PROVIDED TEXT:
++++++++++

Inference for Stan model: 5d94ea74015401e0c0cb98f838a8f712.
4 chains, each with iter=1000; warmup=500; thin=1;
post-warmup draws per chain=500, total post-warmup draws=2000.

mean se_mean   sd 2.5%  25%  50%  75% 97.5% n_eff Rhat
auc 0.56    0.01 0.08 0.42 0.51 0.55 0.61  0.73   164 1.01

Samples were drawn using NUTS(diag_e) at Tue Oct 29 15:42:58 2019.
For each parameter, n_eff is a crude measure of effective sample size,
and Rhat is the potential scale reduction factor on split chains (at
convergence, Rhat=1).


I changed adapt_delta to 0.99 and max_treedepth to 20 and results were similar. Clearly the estimated AUC (0.56) is far away from the truth (0.81).

I then ran a second code as follows:

mycode2 = "
data {
int<lower=0> n0;
int<lower=0> n1;
real y0[n0];
real y1[n1];
}

parameters {
real mu0;
real<lower=0> sig0;
real alpha;
real<lower=0> beta;
}

transformed parameters {
real auc;
auc = Phi(alpha/sqrt(1+beta*beta));
}

model {
real zstar[n1];
target += normal_lpdf(mu0 | 0,10);
target += gamma_lpdf(sig0 |.01,.01);
target += normal_lpdf(alpha | 0,10);
target += gamma_lpdf(beta |.01,.01);
target += normal_lpdf(y0 | mu0,sig0);
for (j in 1:n1) {
zstar[j] = -(y1[j]-mu0);
}
target += normal_lpdf(zstar | -alpha*sig0,beta*sig0);
}
"


Note that the model in mycode2 is equivalent to that in mycode1; I simply multiplied both sides of the normal model in the last line by \sigma_0. STAN had no problem with this new code and produced reasonable AUC estimate (0.84)

++++++++++

SUPPLIED DATA:
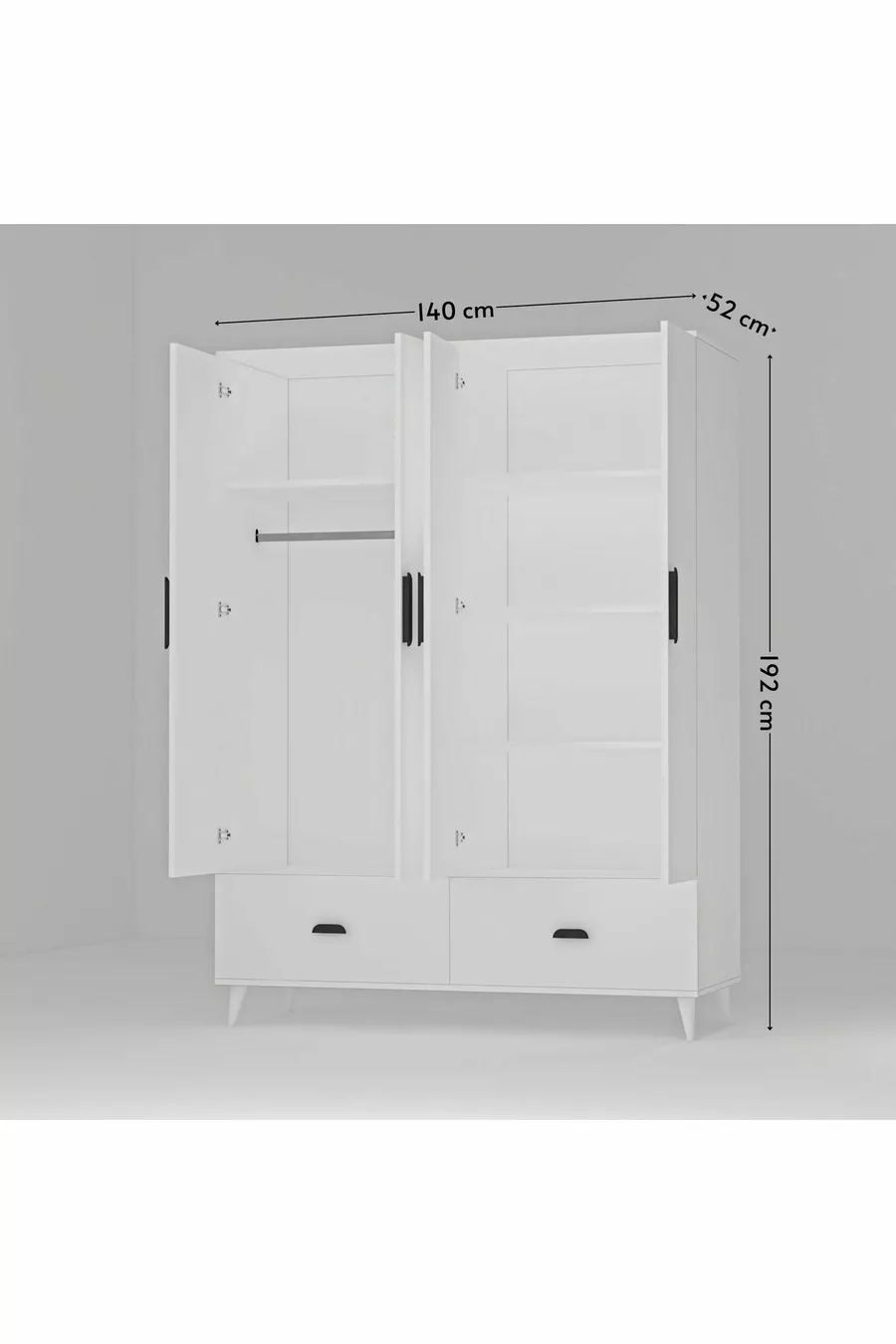 Ensemble de Chambre Jeune İnci (GARDEROBE, CHIFFONNIER, CHEVET)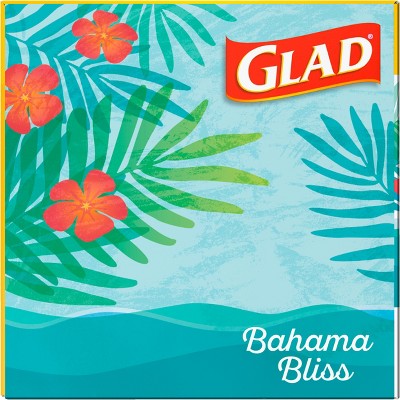 Glad ForceFlex MaxStrength Bahama Bliss Drawstring Trash Bags - Febreze Freshness - 13gal - 45ct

++++++++++

QUESTIONS TO ANSWER:
1. In the Stan post, what values were adapt_delta and max_treedepth changed to?
2. According to the Stan post, why is the model in mycode2 equivalent to the one in mycode1?
The listing is separate material, unrelated to the Stan post.

TASK RESULTS:
1. adapt_delta was changed to 0.99 and max_treedepth to 20.

2. The only change was multiplying both sides of the normal model in the last line by \sigma_0, so the model itself stays the same.